Unaccepted Truth Will Shackle, Not Free You
Unfortunately, that’s not what people want to hear, and it’s certainly not what they want to believe. No, the fact is most people–even extremely intelligent and rational people–don’t like to have their notions of the world challenged, and will react predictably with anger and derision against those who dare to do so.
As for me, I prefer to seek and accept the truth. I’ve found that it is far better to understand reality and alter my beliefs to reflect that reality than it is to fight against the inevitable truth. For example, climate change is real–whether one accepts that truth or not has no influence over the super-charged hurricane that swamps their city or the heat wave that produces massive, unstoppable fires that burns their home to the ground. As the Russians say: better to be slapped by the truth than kissed by a lie.
The problem is that in seeking a better understanding of reality, I’ve discovered truths about humanity the vast majority of people refuse to accept–can’t accept–because to do so would shatter their notion of conventional morality.
I find I’m writing this, then, for two reasons.

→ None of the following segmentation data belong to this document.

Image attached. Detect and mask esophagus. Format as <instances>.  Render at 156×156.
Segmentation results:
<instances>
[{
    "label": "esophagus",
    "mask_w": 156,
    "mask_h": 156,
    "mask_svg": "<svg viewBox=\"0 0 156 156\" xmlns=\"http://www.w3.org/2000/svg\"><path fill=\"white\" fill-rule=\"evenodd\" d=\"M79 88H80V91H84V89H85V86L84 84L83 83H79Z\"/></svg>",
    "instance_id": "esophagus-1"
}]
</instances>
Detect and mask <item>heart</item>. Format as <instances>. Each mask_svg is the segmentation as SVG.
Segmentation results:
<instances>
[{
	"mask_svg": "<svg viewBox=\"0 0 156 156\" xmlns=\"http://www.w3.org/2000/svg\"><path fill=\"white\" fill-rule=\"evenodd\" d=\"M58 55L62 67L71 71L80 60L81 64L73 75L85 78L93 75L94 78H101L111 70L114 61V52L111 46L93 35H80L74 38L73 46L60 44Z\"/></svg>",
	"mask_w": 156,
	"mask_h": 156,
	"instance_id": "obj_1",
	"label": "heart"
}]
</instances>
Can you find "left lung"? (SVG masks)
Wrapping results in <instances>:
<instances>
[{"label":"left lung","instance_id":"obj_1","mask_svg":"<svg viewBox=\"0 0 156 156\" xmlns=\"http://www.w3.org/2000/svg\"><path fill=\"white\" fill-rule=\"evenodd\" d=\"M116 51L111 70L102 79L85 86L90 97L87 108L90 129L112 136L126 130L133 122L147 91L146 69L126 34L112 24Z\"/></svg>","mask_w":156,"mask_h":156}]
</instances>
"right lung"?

- As a warning to others: unless honesty–the truth–serves your purpose, STFU. I recently said something to someone I thought I could trust. My only purpose was to open a dialogue–indeed, almost as a confession–but that’s not what happened, and our relationship is now damaged in a way that may not be repairable.
- I’m going to be starting another blog, but this one will be anonymous. It’s not that I lack the courage to stand by the truths I want to publish–it’s that publishing such truths is in fact, dangerous. Unfortunately, sexuality is something our society is deeply uncomfortable with–especially male sexuality, which people slander as base and inherently violent. That doesn’t mean I won’t still publish high quality content here on ChuckingRocks–it’s just that the highly controversial content has to go elsewhere, for my own safety.
The second point, in all honesty, is also the reason I haven’t written as much recently. I’ve gone down a rabbit hole in some ways, and what I’ve seen is absolutely astonishing: truths that once learned, cannot be un-learned.
Some writers write to please people. Some write or for profit. But my quest is, and always has been, to seek the truth. But what do you do when speaking that truth puts a target on your back, when threatening the dominant narrative is not only provocative, but also dangerous?
I guess we’ll all find out soon enough.